DRC-based journalist Robert Flummerfelt, one of the team who exposed the scale of the abuse, wrote on Twitter this week saying that while the WHO apology was “certainly a world-historic mea culpa . . . it was also an emotionally potent, meticulously planned media spectacle.”

The greater problem is the whole structure of international aid and the power inequalities it exacerbates, he suggested. Along with the sexual abuse scandal, he said there were many other allegations about the DRC Ebola response exposed by other reporters, including that UN agencies and international aid groups made payments to armed groups, "terrorised" people with military escorts, and there was sweeping corruption.

“The longer we pretend global public health ought to rely on the sometimes-clueless and sometimes-maniacal manoeuvres of an elite seated in multi-million dollar offices in Geneva, the longer we’ll continuously subject ourselves to the horrific and demoralising exercise of discovering a new heinous ‘humanitarian’ scandal flickering through our news feed every couple of years,” Flummerfelt tweeted. “The world deserves better.”

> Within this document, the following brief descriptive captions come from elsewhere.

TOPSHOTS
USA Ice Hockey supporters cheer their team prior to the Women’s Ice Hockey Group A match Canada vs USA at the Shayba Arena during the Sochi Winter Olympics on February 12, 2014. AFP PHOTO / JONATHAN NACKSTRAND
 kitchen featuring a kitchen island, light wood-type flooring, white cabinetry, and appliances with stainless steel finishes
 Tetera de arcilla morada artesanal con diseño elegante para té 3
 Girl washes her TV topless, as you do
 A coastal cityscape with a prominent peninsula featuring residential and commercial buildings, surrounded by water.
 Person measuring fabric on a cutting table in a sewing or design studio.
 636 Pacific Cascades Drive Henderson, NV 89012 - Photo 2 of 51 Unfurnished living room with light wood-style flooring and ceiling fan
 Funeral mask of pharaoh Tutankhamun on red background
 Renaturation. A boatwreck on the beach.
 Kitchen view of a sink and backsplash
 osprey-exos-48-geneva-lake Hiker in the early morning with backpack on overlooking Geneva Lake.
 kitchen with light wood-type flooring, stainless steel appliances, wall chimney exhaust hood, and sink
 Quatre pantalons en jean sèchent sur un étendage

That the scale of abuse was not reported earlier was partially because of the fear of retaliation, and the lack of faith that any action will be taken, felt by whistleblowers and aid beneficiaries. It also says something about how journalists often operate when reporting from situations like the DRC’s Ebola outbreak. Many of those who went there at that time (including me) travelled on facilitated trips with the UN. There were reasons why that was advisable, including that eastern DRC is an active conflict zone, but it meant we travelled in UN cars, stayed in UN-approved hotels, followed their itineraries and even did interviews while their staff were present.

When I was there, in 2019, I interviewed a 28-year-old Congolese woman employed by the WHO on a short-term contract to disinfect the homes of Ebola victims. She said she had been desperate for work. Days after our interview, she was let go. Other locals hired by international organisations also said their jobs were precarious and the duration uncertain.

But interviewees seemed much more guarded there than when I am reporting independently. Between 2017 and 2018, I travelled alone to refugee camps in Uganda, Kenya and Sudan – in each one, I heard numerous accounts of corruption, sexual exploitation or exploitation carried out by the people supposed to be helping the most vulnerable.

Last month, a new outbreak was confirmed in the same DRC region as the 2018-2020 one. So far eight people have contracted the disease and six have died. What lessons have been learned remains to be seen.